Hi Vasil,
Your analysis is correct and illustrates the differences between the sequential and parallel
versions of Canopy. The mapper clustering output does depend upon which data points are presented
to which mapper and the extra level of processing done in the reducer will also modify the
outcomes. Canopy is intended to be a fast, singlepass approximate clustering algorithm and
the Mahout implementation was derived from a Google map/reduce training example. If you have
some ideas on how to improve it we are certainly willing to consider them.
Jeff
Original Message
From: Vasil Vasilev [mailto:vavasilev@gmail.com]
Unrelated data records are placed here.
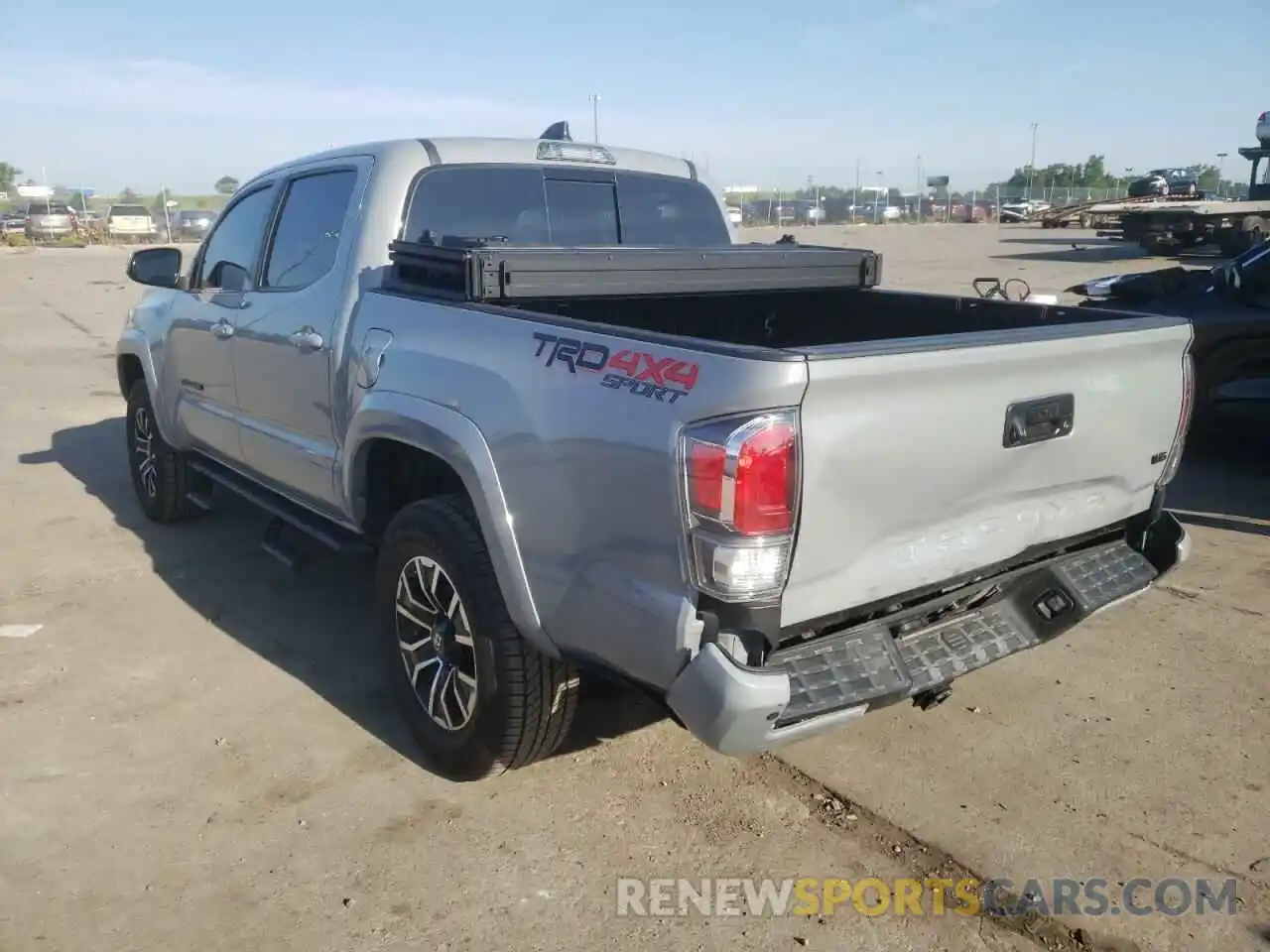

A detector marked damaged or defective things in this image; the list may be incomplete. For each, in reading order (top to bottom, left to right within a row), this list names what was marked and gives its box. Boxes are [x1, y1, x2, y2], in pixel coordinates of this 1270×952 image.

damaged rear bumper [667, 508, 1191, 754]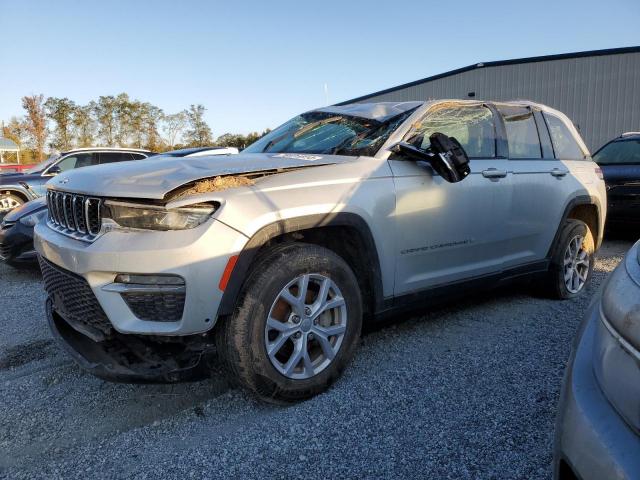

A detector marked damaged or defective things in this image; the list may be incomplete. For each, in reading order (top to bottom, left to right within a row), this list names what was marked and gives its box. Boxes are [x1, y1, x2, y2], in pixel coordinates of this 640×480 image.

damaged windshield [244, 108, 416, 156]
crumpled hood [43, 153, 356, 200]
broken headlight [104, 201, 216, 231]
damaged front bumper [46, 300, 215, 382]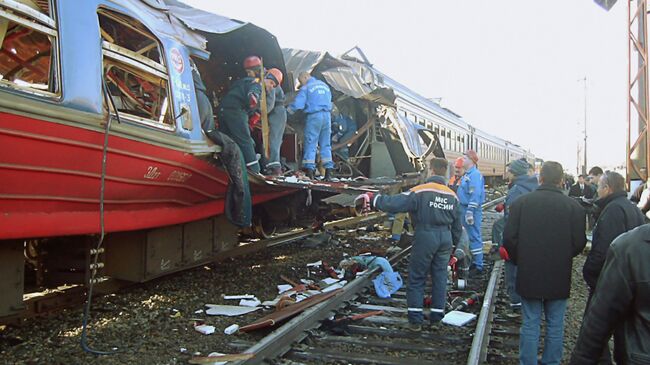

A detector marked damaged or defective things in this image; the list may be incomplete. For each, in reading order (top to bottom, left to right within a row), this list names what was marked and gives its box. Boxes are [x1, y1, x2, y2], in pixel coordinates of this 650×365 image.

broken window [0, 0, 58, 95]
broken window [97, 10, 172, 129]
crumpled roof [284, 47, 394, 104]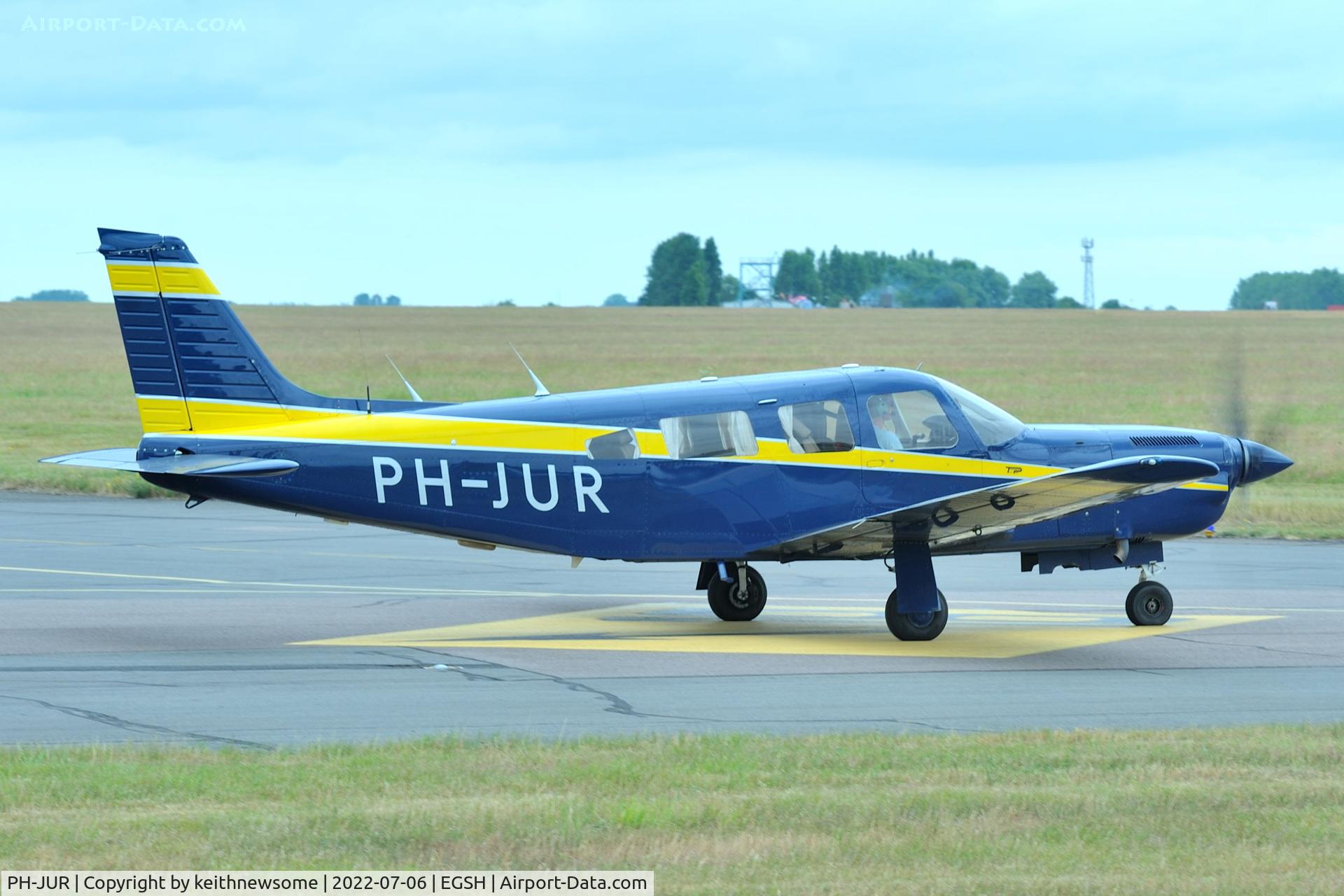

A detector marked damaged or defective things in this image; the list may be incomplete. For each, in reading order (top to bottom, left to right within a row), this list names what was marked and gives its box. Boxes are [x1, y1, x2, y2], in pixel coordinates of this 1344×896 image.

tarmac crack [0, 693, 270, 752]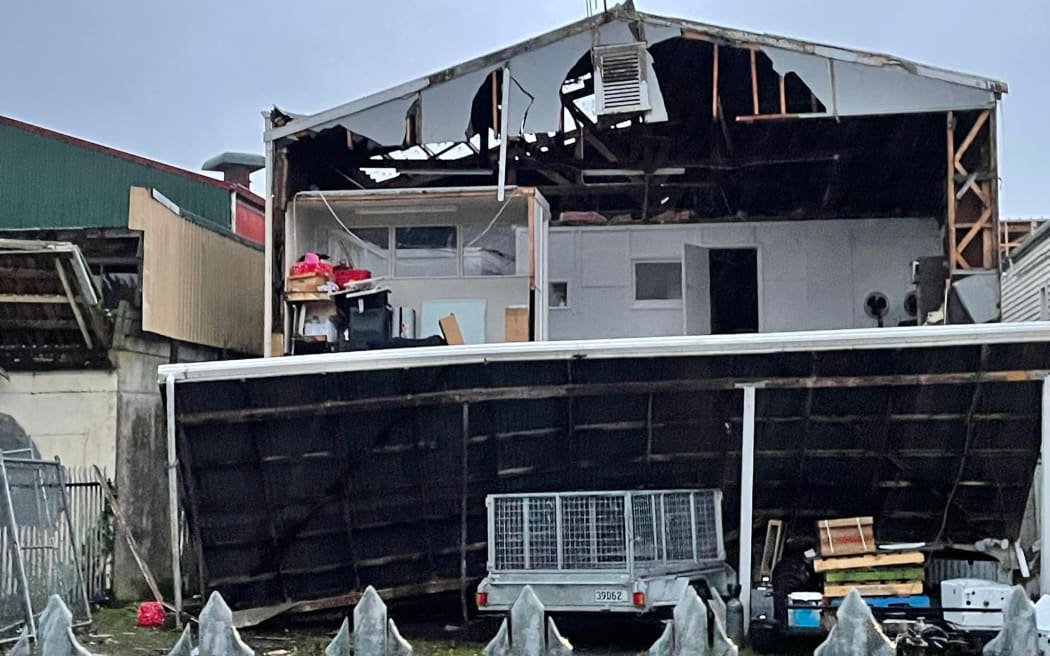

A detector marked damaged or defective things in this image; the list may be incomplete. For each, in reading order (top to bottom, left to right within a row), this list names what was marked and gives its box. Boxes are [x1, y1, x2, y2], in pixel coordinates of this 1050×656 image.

torn roofing iron [268, 3, 1007, 144]
splintered wood plank [814, 549, 923, 570]
splintered wood plank [823, 562, 923, 583]
splintered wood plank [823, 583, 923, 600]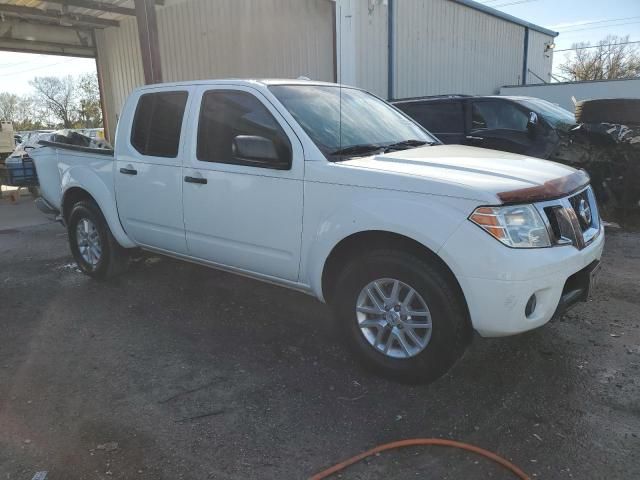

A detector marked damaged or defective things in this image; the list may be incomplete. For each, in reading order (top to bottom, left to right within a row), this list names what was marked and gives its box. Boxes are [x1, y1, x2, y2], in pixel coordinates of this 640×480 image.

Sent: Friday, February 11, 2011 6:37 AM
To: user@mahout.apache.org
Subject: Re: Problem in distributed canopy clustering
I meant T1=4.1 and T2=3.1
On Fri, Feb 11, 2011 at 4:35 PM, Vasil Vasilev <vavasilev@gmail.com> wrote:
> Sorry, I have a mistake in my point. The problem will occur in case x1 and
> x3 are withing T1 range and x2 and x4 are within T1 range, but x1 and x4 are
> outside T1 range.
> Say all vectors are 1dimensional and x1=1, x2=2, x3=5 and x4=6. Also
> T1=3.1 and T2=4.1 Then the sequential variant which iterates the clusters in
> the order x1,x2,x3,x4 will produce 2 clusters: cluster1 = (1+2+5)/3 = 2.67
> and cluster2 = (5+6)/2 = 5.5
> The map reduce variant for mapper 1, that takes x1 and x3 will produce 2
> clusters: cluster1m1 = (1+5)/2 = 3 and cluster2m1 = 5
> For mapper 2, that takes x2 and x4 will produce 2 clusters: cluster1m2 =
> (2+6)/2 = 4 and cluster2m2 = 6
> The reducer will produce only 1 cluster = (3+5+4+6)/4 = 4.5
>
> In case I have a mistake somewhere in my calculations or I omit something,
> please ignore my comment
>
>
> On Fri, Feb 11, 2011 at 2:36 PM, Vasil Vasilev <vavasilev@gmail.com>wrote:
>
>> Hi all,
>>
>> I also experienced similar problem when I tired to cluster the synthetic
>> control data. I have a slightly different version of the data in which each
>> control chart line is represented by a 3dimensional vector (dimension1 
>> the trend of the line, dimension2  how often it changes direction,
>> dimension3  what is the maximum shift) and in this manner all vectors are
>> dense.
>>
>> Prompted by this discussion I took a look at the code for the distributed
>> version and I noticed that with the proposed implementation the clustering
>> of the data will be very much dependent on the fact in what portions data
>> are presented to the mappers. Let me give you an example: say we have 4
>> points  x1, x2, x3 and x4. Also x1 and x2 are very close to each other and
>> x3 and x4 are very close to each other (within T2 boundary). Let's also
>> assume that x1 and x3 are apart from each other (outside T1 boundary) and
>> the same is true for the couples x1x4, x2x3 and x2x4. Now say that for
>> processing data 2 mappers are instantiated and the first mapper takes points
>> x1 and x3 and the second mapper takes points x2 and x4. The result will be 2
>> canopies, whose centers are very close to each other. At the reduce step
>> these canopies will be merged in one canopy. In contrast the sequential
>> version would have clustered the same data set into 2 canopies: canopy1 will
>> contain x1 and x2; canopy2 will contain x3 and x4
>>
>> Regards, Vasil
>>
>>
>> On Thu, Feb 10, 2011 at 10:09 PM, Jeff Eastman <jeastman@narus.com>wrote:
>>
>>> Ah, ok, "(dense) vectors" just means that the RandomAccessSparseVectors
>>> are denser than the input "(sparse) vectors" were. Your examples clarify
>>> this point.
>>>
>>> Original Message
>>> From: Ted Dunning [mailto:ted.dunning@gmail.com]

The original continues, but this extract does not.